Sweating for Health

Many people will tell you that they just plain feel good when they are sweating. From hot yoga and intense workouts to saunas and steam rooms, something about a full on sweat makes a lot of people feel healthy. As it turns out, extended exposure to heat, and the sweat factor that goes along with it, is scientifically proven to be exceptionally good for overall health and longevity. The benefits include some you might already know:

  • Detoxification
  • Relaxation
  • Pain Relief
  • Possible weight loss

And some you may not be so aware of:

  • Tissue oxygenation
  • Lower blood pressure
  • Anti-aging
  • Increased circulation
  • Hormesis

Infrared saunas use far spectrum heat that penetrates at a level up to three times deeper than the heat from traditional saunas. It is this deep penetration that most effectively stimulates metabolic activity. In addition, the temperature is lower than a traditional sauna, which makes it more tolerable to spend longer lengths of time in the heat—sweating. Since maximum benefits from heat therapy are achieved by spending at least 20-40 minutes at the elevated temperature 4-7 times per week, this is a big plus.

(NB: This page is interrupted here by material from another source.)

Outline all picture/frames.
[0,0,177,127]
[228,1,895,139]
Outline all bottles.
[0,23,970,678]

How does someone fit in 30 minutes in the infrared sauna 4-7 times a week? I have one at my gym and, even though I am a huge believer in making this a part of my regular health routine, I just can’t make it there that often. So, I am seriously considering buying one for my house. The great news is that they are relatively small and easy to install. They run through a regular electrical outlet and, according to anyone I know who has one, they do not significantly increase your electrical costs. I do not have one yet, but I’ve done extensive research. I have included the links to the three that I am considering at the bottom of the blog. While certainly not cheap (they run anywhere from $800-$2000), the benefits to my overall health might just make it the best investment I will make this year.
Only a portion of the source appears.